By Steve Clayton
A lot has happened in the last month or, perhaps more to the point, a lot has not happened in the last month. Here on the east coast, a pleasant Spring has not happened. The amount of rainfall and inclement weather we have had over the last six to eight weeks is discouraging to say the least. Mind you we can be thankful for not having to endure destructive wild fires, tornadoes and widespread flooding other areas of the continent are struggling with. The other thing that didn’t happen was Judgment Day; May 21st came and went like any other day listed on the calendar. Or did it?
For a non-event it has certainly elicited a great deal of attention. Before the 21st there was much said about whether or not Judgment Day was going to take place. Here we all are; believers, non-believers, and the fence huggers, still living our daily lives ten days later. The news is full of stories about Judgment Day not occurring; most of these stories are very mocking, rude and some are even hateful. Reporters who, in theory, are not supposed to be biased are exhibiting very strong biases; in other words, they are making judgments, ironically, about Judgment Day and those who believe in it. Obviously the idea of Judgment Day is extremely frightening to many; if it was not, would the responses be so extreme? When push comes to shove what did any of the believers in Judgment Day do wrong? Mr. Camping followed a belief he thought in his heart was right. I think it is safe to say the majority who followed his beliefs did so of their own free will. Many spent their money in the last few months and weeks, not by giving it to Mr. Camping, but by trying alert their fellow human beings Judgment Day was soon upon us with the hopes of helping them.
These acts of altruism remind me of the Kogi and other South American tribes who perform regular ceremonies to pray for us ‘modern’ or ‘civilized’ people whom they believe have lost their way. What do civilized people do in return besides damning their rivers, burning their forests, destroying their peaceful harmonious way of life, all to sustain a society that is destroying the planet? They judge! They judge themselves as superior and proceed in their own righteousness. Whether you choose to agree or disagree with the believers of Judgment Day is up to you. Be grateful for living in a society that allows you and others to be able to make such choices. The moment you judge someone else, and want to limit their freedom to choose, you are limiting your own freedom as there will always be those who disagree with you.
I do not believe in Judgment Day but I do believe in the Ascension. I honestly believe that for the souls who are ready to take the next step on the long journey back home the time to do so will soon be at hand. Do I believe the souls who are not ready will be, or should be, condemned to hell?
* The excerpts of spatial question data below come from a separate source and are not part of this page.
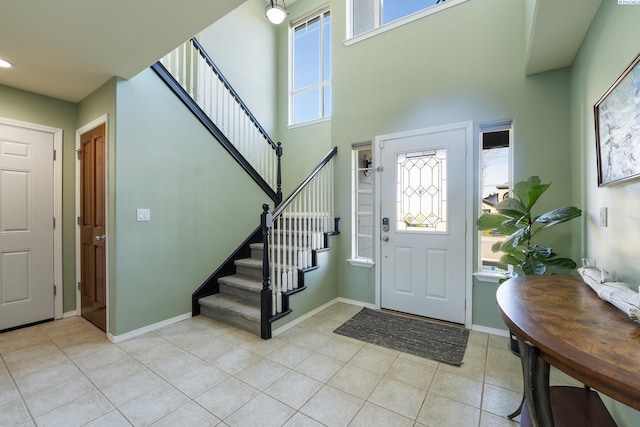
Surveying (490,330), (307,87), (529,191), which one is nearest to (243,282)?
(490,330)

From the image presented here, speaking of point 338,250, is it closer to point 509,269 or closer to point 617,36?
point 509,269

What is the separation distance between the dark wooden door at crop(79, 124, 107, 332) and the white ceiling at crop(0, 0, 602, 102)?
0.64 metres

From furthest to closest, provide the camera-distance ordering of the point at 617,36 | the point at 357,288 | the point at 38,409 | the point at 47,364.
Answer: the point at 357,288 → the point at 47,364 → the point at 38,409 → the point at 617,36

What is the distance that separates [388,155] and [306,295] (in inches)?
74.6

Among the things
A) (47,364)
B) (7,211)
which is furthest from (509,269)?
(7,211)

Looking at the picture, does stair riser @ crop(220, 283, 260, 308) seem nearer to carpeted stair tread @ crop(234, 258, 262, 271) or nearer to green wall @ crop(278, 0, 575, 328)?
carpeted stair tread @ crop(234, 258, 262, 271)

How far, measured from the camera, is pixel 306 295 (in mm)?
3109

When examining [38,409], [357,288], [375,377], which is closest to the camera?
[38,409]

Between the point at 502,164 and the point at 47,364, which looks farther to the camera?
the point at 502,164

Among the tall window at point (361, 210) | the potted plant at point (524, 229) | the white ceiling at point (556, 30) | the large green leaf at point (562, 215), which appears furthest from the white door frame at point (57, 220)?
the large green leaf at point (562, 215)

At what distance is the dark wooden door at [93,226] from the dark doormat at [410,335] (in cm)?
248

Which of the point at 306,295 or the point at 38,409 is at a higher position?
the point at 306,295

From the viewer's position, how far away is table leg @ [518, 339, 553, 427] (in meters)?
0.94

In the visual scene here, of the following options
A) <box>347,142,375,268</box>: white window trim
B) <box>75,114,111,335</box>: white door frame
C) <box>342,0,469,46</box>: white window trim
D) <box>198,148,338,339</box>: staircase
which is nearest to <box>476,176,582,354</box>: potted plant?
<box>347,142,375,268</box>: white window trim
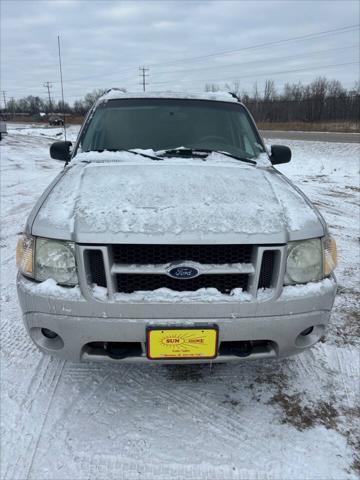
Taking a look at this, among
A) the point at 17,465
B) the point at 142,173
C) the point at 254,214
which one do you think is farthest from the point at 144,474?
the point at 142,173

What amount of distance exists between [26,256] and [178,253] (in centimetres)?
85

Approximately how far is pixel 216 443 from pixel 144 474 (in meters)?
0.42

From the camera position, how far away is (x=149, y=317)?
6.48 feet

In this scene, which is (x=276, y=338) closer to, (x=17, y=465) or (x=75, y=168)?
(x=17, y=465)

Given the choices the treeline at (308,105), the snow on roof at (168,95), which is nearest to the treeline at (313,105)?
the treeline at (308,105)

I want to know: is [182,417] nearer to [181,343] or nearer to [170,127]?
[181,343]

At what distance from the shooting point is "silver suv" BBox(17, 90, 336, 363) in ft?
6.45

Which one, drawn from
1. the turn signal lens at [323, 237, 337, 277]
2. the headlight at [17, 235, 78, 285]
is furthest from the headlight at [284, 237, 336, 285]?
the headlight at [17, 235, 78, 285]

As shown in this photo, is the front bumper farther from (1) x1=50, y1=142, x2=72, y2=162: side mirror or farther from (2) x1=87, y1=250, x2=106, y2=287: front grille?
(1) x1=50, y1=142, x2=72, y2=162: side mirror

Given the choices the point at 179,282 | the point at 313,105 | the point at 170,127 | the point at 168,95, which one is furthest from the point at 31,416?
the point at 313,105

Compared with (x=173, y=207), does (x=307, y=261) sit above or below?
below

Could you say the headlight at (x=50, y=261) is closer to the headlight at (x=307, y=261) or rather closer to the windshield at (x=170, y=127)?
the headlight at (x=307, y=261)

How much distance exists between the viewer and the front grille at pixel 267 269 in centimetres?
205

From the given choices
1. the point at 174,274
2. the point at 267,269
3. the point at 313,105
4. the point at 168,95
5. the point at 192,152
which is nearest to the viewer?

No, of course not, for many reasons one of which is I do not believe in hell. For me hell is only created in the human mind when it has become totally disassociated from the human heart. Do I want to coerce others to follow me in my beliefs? Do I dislike those who disagree with me? I can answer ‘no’ to both questions. Those who know me know I have tried, to the best of my abilities, to treat everyone fairly and with respect. Do I always succeed? No, because I am only human and am far from being perfect. Quite a few years ago a very good friend of mine reminded me of how Christ answered the people who asked him how they should live: Love others as I have loved you. For me this means that every day (not just in the wake of a judgment day that did not materialize) I should love people unconditionally without judgment. For those who call me foolhardy and other names we could debate endlessly but instead I will leave you with the following line: A person’s reach should exceed their grasp, or what is a heaven for?